- _TASK STATEMENT_
Convert the part of the listing that begins with the line containing "From the photograph, is" and runs through the end of the listing into a Markdown table with columns named Row and Line. Number each line and leave out blank lines.
===== DATA ROWS
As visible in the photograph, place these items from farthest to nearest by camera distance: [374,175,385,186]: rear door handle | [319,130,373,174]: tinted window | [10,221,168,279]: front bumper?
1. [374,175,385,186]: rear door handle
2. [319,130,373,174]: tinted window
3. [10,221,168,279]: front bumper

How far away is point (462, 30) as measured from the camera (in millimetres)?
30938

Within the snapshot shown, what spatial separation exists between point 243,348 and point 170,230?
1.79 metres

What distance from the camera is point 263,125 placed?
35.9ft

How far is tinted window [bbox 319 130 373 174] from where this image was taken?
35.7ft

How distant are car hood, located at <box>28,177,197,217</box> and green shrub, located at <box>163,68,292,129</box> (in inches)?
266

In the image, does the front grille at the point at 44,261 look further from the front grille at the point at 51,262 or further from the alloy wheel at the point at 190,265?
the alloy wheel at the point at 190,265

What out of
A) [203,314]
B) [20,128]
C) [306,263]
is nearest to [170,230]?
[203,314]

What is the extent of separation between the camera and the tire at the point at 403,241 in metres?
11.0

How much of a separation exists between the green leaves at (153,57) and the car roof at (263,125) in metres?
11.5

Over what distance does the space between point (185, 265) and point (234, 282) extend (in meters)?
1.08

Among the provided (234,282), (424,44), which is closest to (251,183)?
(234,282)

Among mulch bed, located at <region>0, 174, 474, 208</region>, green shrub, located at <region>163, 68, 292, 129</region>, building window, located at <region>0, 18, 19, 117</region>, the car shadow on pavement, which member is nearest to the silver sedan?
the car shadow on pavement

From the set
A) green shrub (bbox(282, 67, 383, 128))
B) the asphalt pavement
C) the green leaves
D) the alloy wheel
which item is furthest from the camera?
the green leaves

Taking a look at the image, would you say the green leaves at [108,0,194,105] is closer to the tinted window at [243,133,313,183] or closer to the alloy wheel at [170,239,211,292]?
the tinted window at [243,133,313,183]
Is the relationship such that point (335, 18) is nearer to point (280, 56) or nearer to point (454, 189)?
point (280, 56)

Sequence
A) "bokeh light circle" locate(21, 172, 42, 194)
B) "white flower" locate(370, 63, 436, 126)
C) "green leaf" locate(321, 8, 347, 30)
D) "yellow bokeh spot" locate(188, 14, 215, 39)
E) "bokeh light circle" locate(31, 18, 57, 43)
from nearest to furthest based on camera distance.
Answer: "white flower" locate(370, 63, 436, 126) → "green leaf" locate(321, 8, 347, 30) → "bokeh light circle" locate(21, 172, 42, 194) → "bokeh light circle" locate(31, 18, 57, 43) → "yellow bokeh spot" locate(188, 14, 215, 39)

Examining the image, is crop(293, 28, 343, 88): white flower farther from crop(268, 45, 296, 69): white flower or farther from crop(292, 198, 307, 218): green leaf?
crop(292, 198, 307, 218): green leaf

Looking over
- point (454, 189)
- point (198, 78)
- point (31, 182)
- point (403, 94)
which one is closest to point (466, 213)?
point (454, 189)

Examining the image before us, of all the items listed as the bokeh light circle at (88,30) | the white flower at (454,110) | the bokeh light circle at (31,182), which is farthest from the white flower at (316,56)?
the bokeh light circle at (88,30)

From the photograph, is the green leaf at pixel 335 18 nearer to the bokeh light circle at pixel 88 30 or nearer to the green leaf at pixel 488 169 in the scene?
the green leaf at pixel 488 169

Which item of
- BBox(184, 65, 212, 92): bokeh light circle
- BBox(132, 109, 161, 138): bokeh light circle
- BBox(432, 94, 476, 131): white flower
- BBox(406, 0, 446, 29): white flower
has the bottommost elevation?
==========
- _RESULT_
| Row | Line |
|---|---|
| 1 | From the photograph, is the green leaf at pixel 335 18 nearer to the bokeh light circle at pixel 88 30 or nearer to the green leaf at pixel 488 169 in the scene? |
| 2 | the green leaf at pixel 488 169 |
| 3 | Which item of |
| 4 | - BBox(184, 65, 212, 92): bokeh light circle |
| 5 | - BBox(132, 109, 161, 138): bokeh light circle |
| 6 | - BBox(432, 94, 476, 131): white flower |
| 7 | - BBox(406, 0, 446, 29): white flower |
| 8 | has the bottommost elevation? |